Devin found it distinctly irritating that his noble intentions were not easier to carry out. It was, in fact, hellaciously hard to lie in bed each night, knowing Miranda was next door and that only his newly acquired sense of honor kept him from enjoying the pleasure of her body. It would seem only fair, he thought, that denying himself the pleasure would be somehow made more endurable by the knowledge that he was doing what was right.
Instead, each night he lay awake, remembering the taste of Miranda’s lips, the soft give of her body in his arms, the shudder of response in her when he stroked her skin, and growing hotter and harder and more unable to sleep with each breath he took. He imagined undressing her, kissing her, caressing her—and he was cursed with a sensually vivid
artist’s imagination, so that each thought was almost unbearably real, except that there was no satisfaction.
During the day, as he looked at her, posing for her picture, the same thoughts intruded, winding through their innocuous conversation, tingeing his artwork with a undeniable atmosphere of sexuality. His breath came harder and faster; his skin warmed; his pulse quickened. He wanted her, but he knew he could not let himself have her, and the combination was slowly driving him mad.

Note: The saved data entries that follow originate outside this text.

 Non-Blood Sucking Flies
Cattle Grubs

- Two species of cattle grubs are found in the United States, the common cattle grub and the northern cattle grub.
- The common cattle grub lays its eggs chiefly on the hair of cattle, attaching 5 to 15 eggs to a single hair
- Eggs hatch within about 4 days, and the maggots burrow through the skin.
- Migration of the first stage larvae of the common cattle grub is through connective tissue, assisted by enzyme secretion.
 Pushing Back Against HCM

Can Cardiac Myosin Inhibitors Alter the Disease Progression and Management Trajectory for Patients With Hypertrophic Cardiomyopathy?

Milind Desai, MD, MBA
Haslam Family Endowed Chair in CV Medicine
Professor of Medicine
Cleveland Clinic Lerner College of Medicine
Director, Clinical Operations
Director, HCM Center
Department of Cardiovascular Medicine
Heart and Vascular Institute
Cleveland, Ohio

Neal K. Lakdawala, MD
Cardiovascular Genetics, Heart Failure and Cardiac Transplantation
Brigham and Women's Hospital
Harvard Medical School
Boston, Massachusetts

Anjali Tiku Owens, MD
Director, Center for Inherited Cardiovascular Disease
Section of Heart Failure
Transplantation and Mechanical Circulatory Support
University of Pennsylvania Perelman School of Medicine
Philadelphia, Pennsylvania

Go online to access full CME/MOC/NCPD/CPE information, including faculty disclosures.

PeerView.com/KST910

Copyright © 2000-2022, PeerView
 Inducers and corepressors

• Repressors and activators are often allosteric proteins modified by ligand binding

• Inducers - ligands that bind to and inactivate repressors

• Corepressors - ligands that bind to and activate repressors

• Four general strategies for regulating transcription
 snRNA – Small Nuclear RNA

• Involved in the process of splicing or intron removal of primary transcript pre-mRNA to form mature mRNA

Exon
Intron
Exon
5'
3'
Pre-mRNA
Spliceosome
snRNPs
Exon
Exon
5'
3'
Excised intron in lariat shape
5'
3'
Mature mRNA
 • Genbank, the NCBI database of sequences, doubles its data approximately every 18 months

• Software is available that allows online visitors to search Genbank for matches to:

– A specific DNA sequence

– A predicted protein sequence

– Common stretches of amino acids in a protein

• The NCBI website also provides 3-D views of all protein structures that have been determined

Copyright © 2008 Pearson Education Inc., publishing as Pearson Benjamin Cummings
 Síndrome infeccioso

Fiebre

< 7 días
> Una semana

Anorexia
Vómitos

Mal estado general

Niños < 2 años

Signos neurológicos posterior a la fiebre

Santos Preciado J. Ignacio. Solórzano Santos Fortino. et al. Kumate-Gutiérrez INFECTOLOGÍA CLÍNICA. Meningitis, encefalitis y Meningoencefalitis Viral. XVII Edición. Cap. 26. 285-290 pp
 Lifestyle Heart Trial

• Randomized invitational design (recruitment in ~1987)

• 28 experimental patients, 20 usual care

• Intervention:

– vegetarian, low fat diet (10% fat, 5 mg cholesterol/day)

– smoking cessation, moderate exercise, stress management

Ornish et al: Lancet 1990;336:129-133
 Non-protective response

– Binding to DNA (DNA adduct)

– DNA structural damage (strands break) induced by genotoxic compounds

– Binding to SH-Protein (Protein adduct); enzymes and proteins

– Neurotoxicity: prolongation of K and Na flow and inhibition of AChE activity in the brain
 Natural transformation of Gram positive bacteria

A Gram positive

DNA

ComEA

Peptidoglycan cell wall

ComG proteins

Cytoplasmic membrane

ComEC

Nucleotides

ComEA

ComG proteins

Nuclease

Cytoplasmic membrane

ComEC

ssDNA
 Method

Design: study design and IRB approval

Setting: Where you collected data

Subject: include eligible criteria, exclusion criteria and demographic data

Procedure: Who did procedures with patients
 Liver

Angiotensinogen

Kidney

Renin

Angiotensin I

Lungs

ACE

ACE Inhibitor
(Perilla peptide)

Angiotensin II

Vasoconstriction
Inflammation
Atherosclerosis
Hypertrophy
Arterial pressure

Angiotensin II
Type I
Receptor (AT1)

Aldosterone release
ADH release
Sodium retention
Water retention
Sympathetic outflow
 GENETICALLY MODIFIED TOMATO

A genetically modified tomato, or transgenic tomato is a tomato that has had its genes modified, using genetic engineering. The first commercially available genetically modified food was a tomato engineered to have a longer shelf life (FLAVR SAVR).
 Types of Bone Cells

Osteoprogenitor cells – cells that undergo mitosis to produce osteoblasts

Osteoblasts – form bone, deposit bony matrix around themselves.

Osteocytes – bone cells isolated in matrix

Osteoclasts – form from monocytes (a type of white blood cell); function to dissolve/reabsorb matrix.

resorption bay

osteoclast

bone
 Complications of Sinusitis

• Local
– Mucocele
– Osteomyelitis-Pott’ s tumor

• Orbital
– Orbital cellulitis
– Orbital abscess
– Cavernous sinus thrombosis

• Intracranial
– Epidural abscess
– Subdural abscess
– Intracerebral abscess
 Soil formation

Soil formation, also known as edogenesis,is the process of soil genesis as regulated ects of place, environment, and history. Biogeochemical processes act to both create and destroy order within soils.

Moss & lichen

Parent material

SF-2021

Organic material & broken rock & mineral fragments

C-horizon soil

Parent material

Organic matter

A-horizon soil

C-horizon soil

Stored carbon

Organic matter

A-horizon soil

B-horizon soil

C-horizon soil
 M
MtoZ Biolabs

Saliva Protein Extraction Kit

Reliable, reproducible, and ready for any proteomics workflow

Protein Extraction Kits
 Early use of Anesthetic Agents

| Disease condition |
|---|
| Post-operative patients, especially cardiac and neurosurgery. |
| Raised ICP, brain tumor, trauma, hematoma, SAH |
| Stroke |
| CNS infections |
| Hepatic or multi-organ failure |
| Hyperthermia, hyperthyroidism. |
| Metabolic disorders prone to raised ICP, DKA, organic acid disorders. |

The worst evening was at a party given by the local squire, a thin ascetic sort named Breakthorpe, whose wife was just the opposite of him, a jolly, plump, vocal woman. The party was small, containing once again the doctor and the vicar and his wife, as well as the Breakthorpe family and all those staying at Darkwater. However, after supper, when one of the Breakthorpe daughters began playing the piano, Mrs. Breakthorpe decided, after great wheedling by the Breakthorpe girls, to allow dancing while Catherine, the youngest and the quietest of the Breakthorpes, played the piano.
Devin had had no suspicion that the evening would be anything but dull. Instead he had spent the last hour of it dancing almost exclusively with his wife, and it had been the purest form of heaven and hell combined that he had ever experienced. He smelled the rose scent that she dabbed at her temples and between her breasts; he gazed down at the creamy, trembling tops of her breasts; he held her body in his arms, felt her skin against his. And desire pulsed dangerously in him.
Because of the size of their party, they had brought two carriages. Miranda’s stepmother went home early, pleading a headache, with Joseph accompanying her, but this had left the rest of their party to crowd into the other carriage when they left the manor house. The result was that Miranda wound up sitting on her husband’s lap, a satisfactory solution in everyone else’s mind. Devin certainly would not deny that he enjoyed the ride, but by the end of it, after almost forty minutes of the rumbling vibration of the carriage, the constant fractional shifting of Miranda’s buttocks against his body, the feel and smell of her so close to him, he was on fire and desperate for satisfaction.